Aurélien Kairo dans « Petite Fleur ». | DR
Loin de Marceau, le comédien Aurélien Kairo l’est lui aussi avec son corps enrobé et sa tenue d’agent de nettoyage chargé de faire le ménage dans la loge d’une chanteuse (dont il est amoureux) pendant que celle-ci donne son récital. Dans Petite fleur, son corps laisse libre cours à son imagination, au hasard des chansons qui parviennent à ses oreilles. Ce spectacle de moins d’une heure est mis en scène par Patrice Thibaud, un ancien membre de la compagnie de Jérôme Deschamps et Macha Makeïeff (les créateurs des Deschiens). Mime lui-même, il n’est pas loin de réfuter cette dénomination. La faute à Marceau encore lui, ou plutôt à ceux qui ont tenté de l’imiter.

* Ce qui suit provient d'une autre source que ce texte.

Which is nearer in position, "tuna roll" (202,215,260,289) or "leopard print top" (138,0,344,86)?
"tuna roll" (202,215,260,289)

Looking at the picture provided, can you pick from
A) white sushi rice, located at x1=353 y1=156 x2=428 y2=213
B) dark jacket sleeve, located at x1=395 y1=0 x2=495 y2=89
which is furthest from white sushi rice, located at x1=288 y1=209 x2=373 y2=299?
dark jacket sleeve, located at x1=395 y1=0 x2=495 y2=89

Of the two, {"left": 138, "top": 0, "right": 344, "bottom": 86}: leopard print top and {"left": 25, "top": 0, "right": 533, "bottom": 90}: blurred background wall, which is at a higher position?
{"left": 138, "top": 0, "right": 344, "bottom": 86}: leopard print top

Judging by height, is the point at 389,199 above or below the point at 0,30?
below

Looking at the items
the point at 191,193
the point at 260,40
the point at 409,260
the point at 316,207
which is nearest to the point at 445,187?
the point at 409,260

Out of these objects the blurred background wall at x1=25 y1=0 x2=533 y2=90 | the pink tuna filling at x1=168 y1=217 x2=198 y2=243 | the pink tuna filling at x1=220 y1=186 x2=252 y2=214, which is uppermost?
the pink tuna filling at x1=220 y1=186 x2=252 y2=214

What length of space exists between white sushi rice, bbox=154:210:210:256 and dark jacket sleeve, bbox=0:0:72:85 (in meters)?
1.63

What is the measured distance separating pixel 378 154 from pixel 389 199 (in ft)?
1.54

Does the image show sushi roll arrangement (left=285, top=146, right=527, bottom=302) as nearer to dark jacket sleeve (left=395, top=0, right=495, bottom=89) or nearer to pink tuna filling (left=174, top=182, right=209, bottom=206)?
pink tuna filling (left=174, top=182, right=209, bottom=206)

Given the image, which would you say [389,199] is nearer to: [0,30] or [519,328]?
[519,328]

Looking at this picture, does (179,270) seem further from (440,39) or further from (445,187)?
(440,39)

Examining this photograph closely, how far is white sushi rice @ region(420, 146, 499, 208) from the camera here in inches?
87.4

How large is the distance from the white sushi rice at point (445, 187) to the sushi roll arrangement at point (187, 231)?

« Il y a eu une toute une vague de mimes, dans les années 1970, qui ont fait du mauvais Marceau et qui ont porté préjudice à la corporation. Combien de fois ai-je entendu des spectateurs dire à la fin de mes numéros qu’ils étaient venus à reculons, de peur de s’emmerder ? Les programmateurs de salle sont eux-mêmes restés très méfiants aujourd’hui : ils « demandent à voir » quand on leur propose un spectacle à base de mime. Il vaut mieux leur dire qu’on fait une performance hybride, entre la danse et le théâtre : ça passera mieux », explique Patrice Thibaud, pour qui l’art de la pantomime regorge de génies cachés, qu’on ne classe jamais dans ses rangs, tels que Louis de Funès, Jacques Tati, Buster Keaton ou Jerry Lewis.
Tsabasa Watanabe dans « Hidden Place ». | Anaïs Kervella
Ces questions de dénomination se poseront moins le jour où la discipline aura avancé sur le chemin de la reconnaissance. À Périgueux, Chantal Achilli y travaille. En 2018, elle créera sur Internet So Mime, un centre de ressources consacré aux arts du mime et du geste. Y seront répertoriés les coordonnées des compagnies, leurs actualités, des vidéos, des contenus pédagogiques…
À terme, la plate-forme pourrait accompagner la création de formations dédiées à la pantomime dans les écoles nationales de théâtre. Deux d’entre elles proposeront une option mime dès la rentrée : l’École supérieure de théâtre Bordeaux Aquitaine et l’Académie de l’Union à Limoges, ville où Marcel Marceau poursuivit ses études.
Festival Mimos, jusqu’au 29 juillet.